File supplementare 1: un file compresso contenente codici MATLAB. Script MATLAB per l'analisi dei dati prodotti dagli esperimenti di pinzette magnetiche ad alta velocità, tra cui calibrazione della forza, forcina e analisi complessa SNARE. Clicca qui per scaricare questo file.

Supplemental File 2: file compresso del pacchetto software LabVIEW. Un pacchetto completo di codici LabVIEW per il funzionamento di una configurazione di pinzette magnetiche ad alta velocità e l'acquisizione di dati con esso. Clicca qui per scaricare questo file.

Discussion

In questo lavoro, abbiamo introdotto una configurazione di spettroscopia di forza a singola molecola in grado di osservare i cambiamenti strutturali delle biomolecole ad alta precisione spaziotemporale. La telecamera CMOS ad alta velocità utilizzata acquisisce 1.200 fotogrammi ^s-1 con risoluzione 1.280 x 1.024, consentendo il tracciamento delle perline a 1,2 kHz. Tuttavia, la velocità delle misurazioni è attualmente limitata dal software di tracciamento delle perline, quindi il ROI è in genere ridotto ad aree più piccole nelle misurazioni ad alta velocità. L'elevata potenza dell'SLD fornisce un'illuminazione brillante che è fondamentale per l'imaging rapido delle perline fino a pochi kHz di larghezza di banda. Inoltre, la coerenza spaziale del fascio genera anelli di diffrazione concentrica ad alto contrasto attorno alle perline (Figura 1A, inserto), che consentono una determinazione precisa della posizione del tallone in base alla simmetria.

La forza magnetica esercitata su un costrutto bead-tether può essere determinata misurando le fluttuazioni browniane della perla legata^35,37,38. Poiché l'analisi della forza in tempo reale è pesante per il calcolo, la forza applicata viene in genere misurata in anticipo utilizzando un costrutto di riferimento. Ad esempio, le sfere magnetiche da utilizzare sono legate da frammenti di dsDNA lunghi (>5 kbp) e le corrispondenti fluttuazioni termiche nella posizione delle perle sono misurate in funzione della distanza del magnete (Figura 2A). La calibrazione della forza viene in genere eseguita una volta dopo la costruzione della configurazione, ma non è necessario ripeterla regolarmente a meno che la configurazione non venga modificata, ad esempio sostituendo i magneti. Poiché la frequenza caratteristica della fluttuazione del tallone aumenta con la forza applicata², una configurazione ad alta velocità è particolarmente utile per catturare la dinamica veloce in un regime di forza elevata e misurare la forza con precisione. La stima della forza dalla varianza è molto più semplice nella sua implementazione rispetto all'analisi spettrale nel dominio della frequenza, ma è suscettibile agli artefatti derivanti dalla deriva, dall'acquisizione basata sulla telecamera e dalle modifiche di estensione dovute all'attacco del tallone decentrato^31,37,38. Tuttavia, i risultati dei due metodi differiscono solo di 0-2 pN se ottenuti correttamente (Figura 2G); Quindi, il metodo della varianza è abbastanza affidabile quando la determinazione assoluta della forza non è critica.

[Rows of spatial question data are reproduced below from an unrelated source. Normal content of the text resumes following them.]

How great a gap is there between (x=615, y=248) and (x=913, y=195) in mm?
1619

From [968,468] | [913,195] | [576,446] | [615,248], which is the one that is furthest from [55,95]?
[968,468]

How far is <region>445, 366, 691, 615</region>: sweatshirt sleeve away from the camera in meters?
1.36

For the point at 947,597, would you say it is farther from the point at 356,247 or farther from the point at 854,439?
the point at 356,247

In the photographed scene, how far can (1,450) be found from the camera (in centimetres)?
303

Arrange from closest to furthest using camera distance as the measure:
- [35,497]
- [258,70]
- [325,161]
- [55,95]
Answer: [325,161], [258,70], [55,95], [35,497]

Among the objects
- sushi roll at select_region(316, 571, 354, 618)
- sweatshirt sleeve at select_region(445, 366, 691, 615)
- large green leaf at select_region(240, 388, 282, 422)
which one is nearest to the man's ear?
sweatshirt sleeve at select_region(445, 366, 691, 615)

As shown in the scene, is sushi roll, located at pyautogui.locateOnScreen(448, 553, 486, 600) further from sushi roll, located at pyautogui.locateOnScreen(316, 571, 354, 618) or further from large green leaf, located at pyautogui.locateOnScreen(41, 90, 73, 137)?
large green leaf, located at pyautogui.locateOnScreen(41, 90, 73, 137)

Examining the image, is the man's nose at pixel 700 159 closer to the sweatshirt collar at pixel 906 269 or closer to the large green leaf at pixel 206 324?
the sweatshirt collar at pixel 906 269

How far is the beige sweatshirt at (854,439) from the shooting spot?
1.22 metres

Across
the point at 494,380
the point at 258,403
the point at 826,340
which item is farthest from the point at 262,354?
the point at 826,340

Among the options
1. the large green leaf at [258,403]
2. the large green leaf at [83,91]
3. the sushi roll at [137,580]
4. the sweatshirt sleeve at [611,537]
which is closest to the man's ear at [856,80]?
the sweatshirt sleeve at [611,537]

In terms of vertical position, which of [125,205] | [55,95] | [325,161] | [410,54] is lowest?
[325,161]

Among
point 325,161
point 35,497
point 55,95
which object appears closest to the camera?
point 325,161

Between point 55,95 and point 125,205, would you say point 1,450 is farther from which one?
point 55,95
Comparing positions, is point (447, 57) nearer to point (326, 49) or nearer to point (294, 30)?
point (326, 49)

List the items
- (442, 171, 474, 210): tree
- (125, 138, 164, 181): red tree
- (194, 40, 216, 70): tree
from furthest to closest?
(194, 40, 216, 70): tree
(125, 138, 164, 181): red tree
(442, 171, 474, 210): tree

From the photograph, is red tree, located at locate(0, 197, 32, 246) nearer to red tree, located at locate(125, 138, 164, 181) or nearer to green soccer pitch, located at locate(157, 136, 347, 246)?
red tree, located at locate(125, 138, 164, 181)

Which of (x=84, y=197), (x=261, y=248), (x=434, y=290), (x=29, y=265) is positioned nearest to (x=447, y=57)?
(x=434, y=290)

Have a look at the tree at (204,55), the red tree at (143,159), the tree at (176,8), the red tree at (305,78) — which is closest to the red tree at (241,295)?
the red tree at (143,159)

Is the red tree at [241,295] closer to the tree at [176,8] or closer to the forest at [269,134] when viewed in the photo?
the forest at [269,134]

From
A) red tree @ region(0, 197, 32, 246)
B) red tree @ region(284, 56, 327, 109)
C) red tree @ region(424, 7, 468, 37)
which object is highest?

Per forze superiori a 30 pN e intorno a 65 pN (in cui l'overstretching del dsDNA funge da punto di riferimento), devono essere installati magneti di alta qualità (N50-N52) disponibili in commercio, lo spazio tra i magneti deve essere ridotto o il campo magnetico deve essere ulteriormente ingegnerizzato ^28,49. In questa configurazione, la velocità massima del motore verticale è di 30 mm / s, che consente un salto di forza da 0 pN a 20 pN in ~ 0,6 s. Alcune modifiche strutturali dipendenti dalla forza possono essere perse se il movimento del motore limita la velocità di carico della forza. A seconda dell'applicazione, potrebbero essere necessarie modifiche e ulteriori ottimizzazioni del modo in cui i magneti vengono spostati. Un esempio riguarda l'uso creativo di una testina a nastro magnetico¹⁵.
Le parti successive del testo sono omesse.